* **REQUIRED WORK**:
a – In the blog post about favorite purchases below, on what day of the week does the Nook offer a free book?
b – Pick up the blog post about favorite purchases below after its final sentence and write a few more lines in the same chatty voice.

** Begin SOURCE DOCUMENT **

Thursday, June 14, 2012

My favorite non essential but now somewhat essential purchases...

Please note that I have received NO compensation (or even recognition) for telling you about the following purchases, but I would totally take money or free products if they were offered to me. Just sayin'...

My Keurig.  How I love thee.  Before this purchase, I actually had to brew a pot of coffee, and wait.  I had to scoop grounds, use a filter, fill up the water and WAIT for percolation to occur.  No More. Awesome cup of coffee and practically any flavor or roast in a minute.  When I first got it, my husband thought it was a waste, Now he is in love with it too.


My iphone. I know, I know. Phones are for making phone calls. But I love my smart phone.  It is smarter than I. It also entertains my children with games and keeps me from getting lost and can find any phone number I might ever need, and then dial it with one touch.  I can text and not actually have to engage another person in conversation, and I can do fancy things like "check-in" and post pictures of my adorable children instantly.


My Nook. I love love love to read.  I love Barnes and Noble. Because I love Barnes and Noble I decided on the Nook rather than a kindle. I now have the Nook Color.  You can buy virtually any book and have it in your library and downloading in about a minute.  Not to mention  apps like Angry Birds and Frogger...(I have three kids and they don't share the iphone well). There is a free book every Friday and you have the option to loan certain books to your friends and vice versa for no charge.  I also have Netflix on it and fully intend to wastch every episode of Downton Abbey very soon. And maybe The Tudors.  If I ever have time. And can get it away from my kids.

** End SOURCE DOCUMENT **
** Begin RECORDS SUPPLIED **

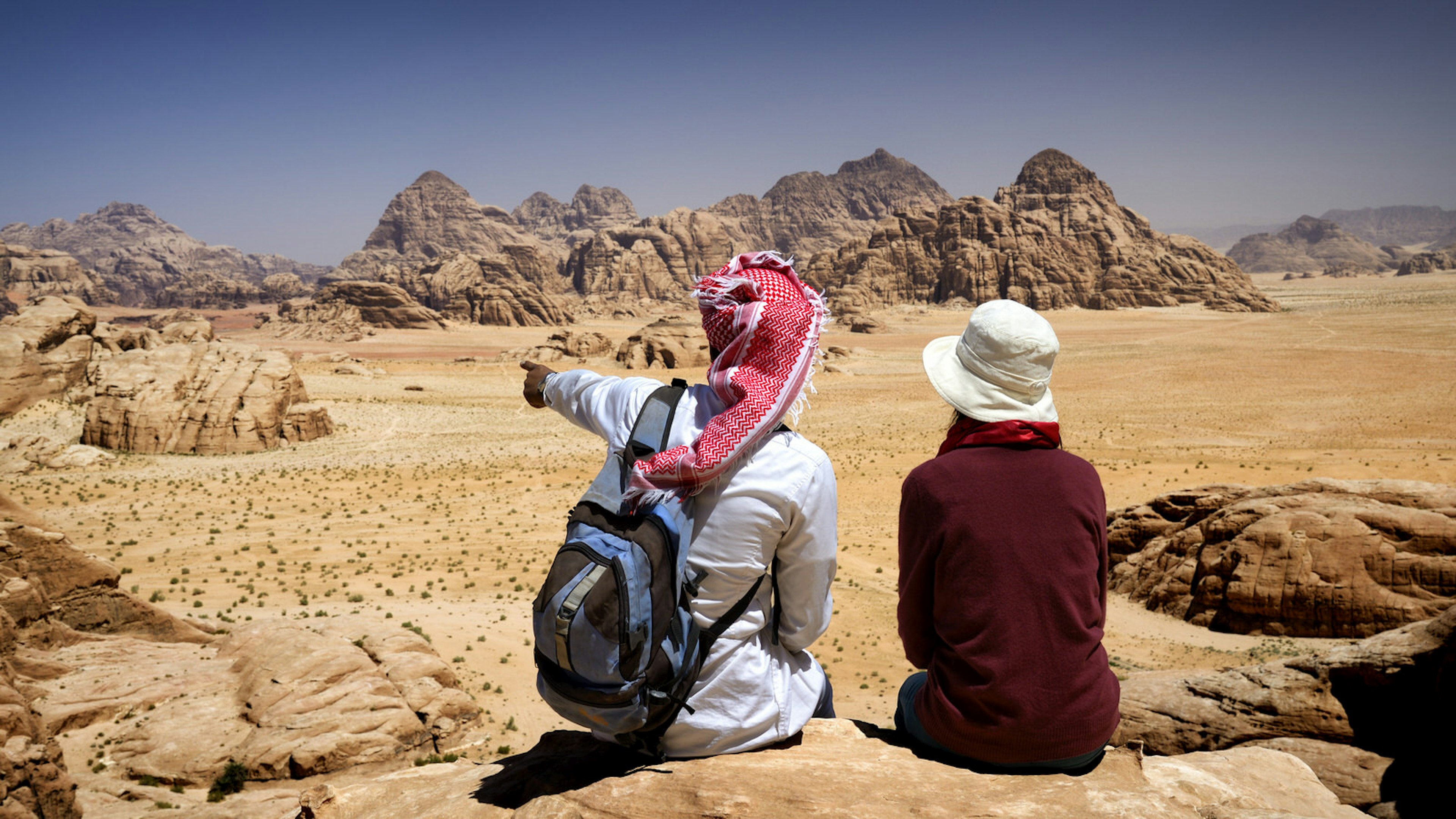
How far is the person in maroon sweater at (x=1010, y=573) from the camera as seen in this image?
101 inches

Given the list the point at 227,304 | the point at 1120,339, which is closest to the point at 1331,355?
the point at 1120,339

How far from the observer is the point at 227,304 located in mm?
130875

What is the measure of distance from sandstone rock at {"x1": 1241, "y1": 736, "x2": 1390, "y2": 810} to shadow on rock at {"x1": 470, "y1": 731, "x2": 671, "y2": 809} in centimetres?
309

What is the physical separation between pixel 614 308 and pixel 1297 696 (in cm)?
11195

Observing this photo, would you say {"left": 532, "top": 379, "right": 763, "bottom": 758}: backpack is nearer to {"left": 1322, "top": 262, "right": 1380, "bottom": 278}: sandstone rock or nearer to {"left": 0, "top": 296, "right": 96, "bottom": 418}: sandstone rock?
{"left": 0, "top": 296, "right": 96, "bottom": 418}: sandstone rock

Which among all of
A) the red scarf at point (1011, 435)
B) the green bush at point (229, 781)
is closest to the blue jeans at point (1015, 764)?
the red scarf at point (1011, 435)

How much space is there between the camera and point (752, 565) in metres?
2.63

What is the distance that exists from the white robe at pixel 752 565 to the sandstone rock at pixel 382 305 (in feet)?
293

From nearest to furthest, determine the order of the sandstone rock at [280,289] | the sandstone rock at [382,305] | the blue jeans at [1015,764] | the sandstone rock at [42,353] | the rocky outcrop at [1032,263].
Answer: the blue jeans at [1015,764], the sandstone rock at [42,353], the sandstone rock at [382,305], the rocky outcrop at [1032,263], the sandstone rock at [280,289]

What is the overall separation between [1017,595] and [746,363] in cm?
122

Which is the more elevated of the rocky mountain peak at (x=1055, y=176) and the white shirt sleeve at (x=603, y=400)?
the rocky mountain peak at (x=1055, y=176)

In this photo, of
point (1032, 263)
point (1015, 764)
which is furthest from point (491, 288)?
point (1015, 764)

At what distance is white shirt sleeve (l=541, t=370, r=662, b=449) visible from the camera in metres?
2.93

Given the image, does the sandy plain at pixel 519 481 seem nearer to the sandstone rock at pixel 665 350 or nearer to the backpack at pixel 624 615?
the sandstone rock at pixel 665 350
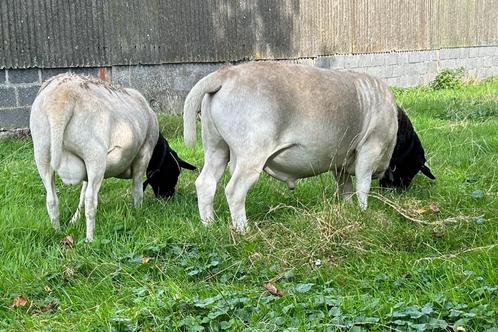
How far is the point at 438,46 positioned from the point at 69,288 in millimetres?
17749

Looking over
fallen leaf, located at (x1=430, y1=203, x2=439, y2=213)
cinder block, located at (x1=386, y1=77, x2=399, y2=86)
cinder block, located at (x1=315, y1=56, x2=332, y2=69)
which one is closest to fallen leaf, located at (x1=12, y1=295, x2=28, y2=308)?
fallen leaf, located at (x1=430, y1=203, x2=439, y2=213)

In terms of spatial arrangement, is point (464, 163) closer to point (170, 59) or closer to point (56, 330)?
point (56, 330)

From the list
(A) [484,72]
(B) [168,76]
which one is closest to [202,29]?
(B) [168,76]

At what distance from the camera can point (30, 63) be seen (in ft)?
38.1

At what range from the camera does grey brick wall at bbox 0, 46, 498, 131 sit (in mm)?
11578

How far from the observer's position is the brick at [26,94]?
38.1ft

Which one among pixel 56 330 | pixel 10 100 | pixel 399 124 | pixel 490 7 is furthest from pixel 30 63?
pixel 490 7

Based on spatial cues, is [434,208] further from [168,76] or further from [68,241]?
[168,76]

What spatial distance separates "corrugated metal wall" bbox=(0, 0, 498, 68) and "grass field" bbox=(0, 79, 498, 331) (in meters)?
4.45

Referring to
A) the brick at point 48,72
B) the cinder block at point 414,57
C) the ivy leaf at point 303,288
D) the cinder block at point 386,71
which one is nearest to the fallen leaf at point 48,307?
the ivy leaf at point 303,288

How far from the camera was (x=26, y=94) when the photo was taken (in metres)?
11.7

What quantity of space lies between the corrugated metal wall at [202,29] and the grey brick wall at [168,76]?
0.50 feet

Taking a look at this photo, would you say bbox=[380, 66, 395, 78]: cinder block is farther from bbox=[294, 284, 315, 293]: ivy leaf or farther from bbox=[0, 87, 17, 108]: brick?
bbox=[294, 284, 315, 293]: ivy leaf

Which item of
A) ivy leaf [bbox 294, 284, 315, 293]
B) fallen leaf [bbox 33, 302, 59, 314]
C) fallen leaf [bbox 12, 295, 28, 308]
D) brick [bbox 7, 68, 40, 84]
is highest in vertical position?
brick [bbox 7, 68, 40, 84]
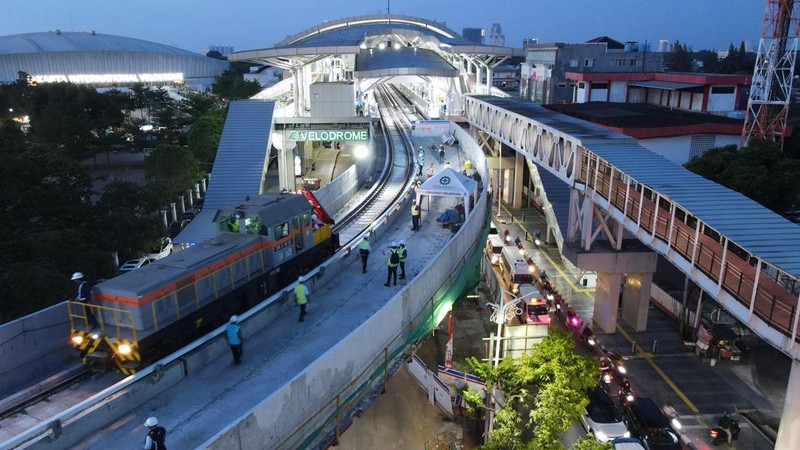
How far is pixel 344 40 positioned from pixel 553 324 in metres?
47.4

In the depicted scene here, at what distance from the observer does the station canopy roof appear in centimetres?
5006

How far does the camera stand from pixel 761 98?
A: 41.6 metres

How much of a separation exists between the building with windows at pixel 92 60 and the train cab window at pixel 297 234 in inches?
3953

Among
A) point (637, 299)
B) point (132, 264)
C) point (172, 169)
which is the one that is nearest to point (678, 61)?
point (637, 299)

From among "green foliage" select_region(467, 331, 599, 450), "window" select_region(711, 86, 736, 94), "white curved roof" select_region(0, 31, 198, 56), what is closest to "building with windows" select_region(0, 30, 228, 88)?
"white curved roof" select_region(0, 31, 198, 56)

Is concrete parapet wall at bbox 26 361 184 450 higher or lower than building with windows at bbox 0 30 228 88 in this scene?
lower

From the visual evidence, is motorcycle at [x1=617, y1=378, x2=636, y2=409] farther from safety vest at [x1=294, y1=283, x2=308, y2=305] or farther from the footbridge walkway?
safety vest at [x1=294, y1=283, x2=308, y2=305]

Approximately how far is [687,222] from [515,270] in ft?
29.1

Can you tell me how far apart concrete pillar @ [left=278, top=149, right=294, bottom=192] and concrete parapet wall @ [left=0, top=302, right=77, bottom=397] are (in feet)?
98.6

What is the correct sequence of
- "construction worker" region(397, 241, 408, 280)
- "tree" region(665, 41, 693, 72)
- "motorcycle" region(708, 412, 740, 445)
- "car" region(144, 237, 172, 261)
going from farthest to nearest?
1. "tree" region(665, 41, 693, 72)
2. "car" region(144, 237, 172, 261)
3. "construction worker" region(397, 241, 408, 280)
4. "motorcycle" region(708, 412, 740, 445)

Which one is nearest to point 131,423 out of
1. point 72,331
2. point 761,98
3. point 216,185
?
point 72,331

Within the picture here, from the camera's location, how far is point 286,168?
4634cm

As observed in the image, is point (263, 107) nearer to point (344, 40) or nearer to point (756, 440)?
point (344, 40)

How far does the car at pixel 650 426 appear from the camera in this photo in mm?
17922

** End RECORDS SUPPLIED **

* **EXPECTED OUTPUTS**:
a – Friday

b –
Annual Zoo Family Membership.  Kids never get tired of Lions and Tigers and Bears, oh my. Or of anteaters and stingrays.  And there is a train and a carousel. Score!   My kids are at the perfect age and they have a ball everytime we go. Even when it is 94 degrees and I am sweating to the point that I have pit and underboob stains. Gross, I know, but true. This is Florida after all.

Annual Beach Pass.  Get this...we drive the mother-Trucker right on to the beach. Park there and then pop open the trunk, unload towels, coolers, buckets, etc.  Walk about 10 feet and plop down in front of the ocean.  Awesome.  No hiking back and forth from the public parking lot blocks from the beach with three little kids and all of their accoutrements in 95 degree heat covered in sand and miserable.  Nope, easy peasy.  My kids are also at a great age to jump in the little waves and search for shells and build castles.

Highlights. And I love my salon. You walk in to the lobby and wouldn't you know it? You are greated by a Keurig.  And the scent of coffee mixed with Aveda products. And then I get pampered with a scalp massage and an hour and a half of undivided attention. Plus, highlights are pretty.    And Vain? Possibly, but that's ok. They make me feel a little less soccer mom and a little more va-va-voom. cha-cha-cha if you will. You know, hot. As hot as one can be with underboob sweat.....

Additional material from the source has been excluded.